Consigne 1 ▸
Les affirmations (a), (b) et (c) concordent-elles avec le texte sur la proposition de loi ? Pour chacune, répondez par oui ou par non et citez à l'identique les mots du texte qui tranchent.
(a) L'article 2 ne semble viser que le secteur public.
(b) L'obligation de fournir les codes sources s'étend à tout le marché du logiciel commercial.
(c) Le vote du PAGSI a déjà eu lieu.
Consigne 2 ▸ Recopiez fidèlement un passage du texte sur la proposition de loi : commencez aux mots « Quelle protection des » et arrêtez-vous après « de l'état) ? ».
Consigne 3 ▸ Rédigez la suite du texte sur la proposition de loi, en reprenant après sa dernière phrase.

Texte fourni ▸
________________________________________

Quelle protection des libertés du public apporte cette nouvelle
proposition de loi ?

En effet, l'article 2 ne semble s'appliquer qu'au secteur public,
alors que, selon l'intitulé de la loi présenté dans le rappel des
motifs, l'objectif est d'établir une loi « tendant à renforcer les
libertés et la sécurité du consommateur et à améliorer la concurrence
dans la société de l'information ». Dans sa rédaction actuelle,
quelles garanties réelles cette proposition de loi s'efforce-t-elle de
mettre en oeuvre en la matière pour les citoyens ou les entreprises
privées (si ce n'est par effet de "contagion" lié à l'effet
prescripteur des services de l'état) ?

Nous regrettons ainsi que l'obligation de fourniture des codes sources
(et un droit de modification associé) ne soit pas élargie à l'ensemble
du marché du logiciel commercial, tout en conservant les prérogatives
des auteurs ou éditeurs définies par le Code de la Propriété
Intellectuelle.

Au moment où la classe politique fait des propositions allant dans le
sens d'une société de l'information plus citoyenne, et à quelques
semaines du vote du PAGSI, quel est le choix de société qui nous
attend ?

________________________________________

Lignes de données ▸

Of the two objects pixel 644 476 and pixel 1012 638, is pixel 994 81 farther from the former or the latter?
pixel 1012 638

________________________________________

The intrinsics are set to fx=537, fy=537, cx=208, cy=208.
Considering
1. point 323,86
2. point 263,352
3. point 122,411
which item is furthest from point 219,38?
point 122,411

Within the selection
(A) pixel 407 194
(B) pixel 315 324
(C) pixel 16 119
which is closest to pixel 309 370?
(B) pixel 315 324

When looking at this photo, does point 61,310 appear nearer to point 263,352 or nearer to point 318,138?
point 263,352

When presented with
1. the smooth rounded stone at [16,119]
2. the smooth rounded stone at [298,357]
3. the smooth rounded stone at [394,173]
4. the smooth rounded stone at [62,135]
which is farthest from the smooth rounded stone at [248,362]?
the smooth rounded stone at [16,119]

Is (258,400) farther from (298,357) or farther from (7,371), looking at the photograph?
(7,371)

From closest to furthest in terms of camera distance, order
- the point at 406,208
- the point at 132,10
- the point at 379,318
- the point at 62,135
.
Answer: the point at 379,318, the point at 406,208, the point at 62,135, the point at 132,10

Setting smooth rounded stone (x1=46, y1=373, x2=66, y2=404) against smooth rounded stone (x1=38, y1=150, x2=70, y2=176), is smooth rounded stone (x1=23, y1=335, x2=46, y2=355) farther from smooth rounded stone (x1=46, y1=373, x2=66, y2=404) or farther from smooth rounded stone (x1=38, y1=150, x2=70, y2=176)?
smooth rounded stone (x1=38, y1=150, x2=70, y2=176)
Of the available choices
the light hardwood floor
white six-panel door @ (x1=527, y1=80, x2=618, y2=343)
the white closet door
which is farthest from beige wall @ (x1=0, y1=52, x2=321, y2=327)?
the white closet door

________________________________________

Corrigé 1 ▸
(a) Oui : « l'article 2 ne semble s'appliquer qu'au secteur public ».
(b) Non : « ne soit pas élargie à l'ensemble du marché du logiciel commercial ».
(c) Non : « à quelques semaines du vote du PAGSI ».

Corrigé 2 ▸
Quelle protection des libertés du public apporte cette nouvelle
proposition de loi ?

En effet, l'article 2 ne semble s'appliquer qu'au secteur public,
alors que, selon l'intitulé de la loi présenté dans le rappel des
motifs, l'objectif est d'établir une loi « tendant à renforcer les
libertés et la sécurité du consommateur et à améliorer la concurrence
dans la société de l'information ». Dans sa rédaction actuelle,
quelles garanties réelles cette proposition de loi s'efforce-t-elle de
mettre en oeuvre en la matière pour les citoyens ou les entreprises
privées (si ce n'est par effet de "contagion" lié à l'effet
prescripteur des services de l'état) ?

Corrigé 3 ▸
En ce qui nous concerne, nous tenons à rappeler notre attachement à
l'adoption la plus large par le secteur public, mais aussi par les
acteurs privés, de solutions basées sur des Logiciels Libres, qui nous
semblent les mieux à même de garantir les libertés essentielles
réclamées par nos députés et sénateurs. Les logiciels libres
garantissent par nature l'ouverture des protocoles et la conformité
des objectifs aux besoins. On peut douter qu'il en soit réellement de
même de logiciels propriétaires, mais à sources ouverts, qui
chercheraient à contourner la présente proposition de loi par un
recours à des standards pseudo-ouverts, ou une publication des sources
limitée à certaines entités seulement, sans que le public ait
réellement des garanties en la matière.

Nous appelons les trois députés socialistes à renforcer leur
proposition de loi, en imposant l'usage des logiciels libres dans
l'administration, en imposant la divulgation des codes sources de tous
les logiciels, en imposant la publication des formats et standards de
communication de tous les logiciels et en intégrant à leur proposition
une agence des logiciels libres chargée du financement de la recherche
en informatique libre dans les universités et dans les établissements
publics.

Vivement une mobilisation républicaine afin de replacer au centre des
préoccupations l'intérêt du public et le caractère universel du savoir
et de l'information. Le rôle de l'Etat reste indispensable pour le
développement d'une société de l'information citoyenne, mais les
Français doivent rester vigilantes et se mobiliser pour traduire dans
les faits un discours ambitieux.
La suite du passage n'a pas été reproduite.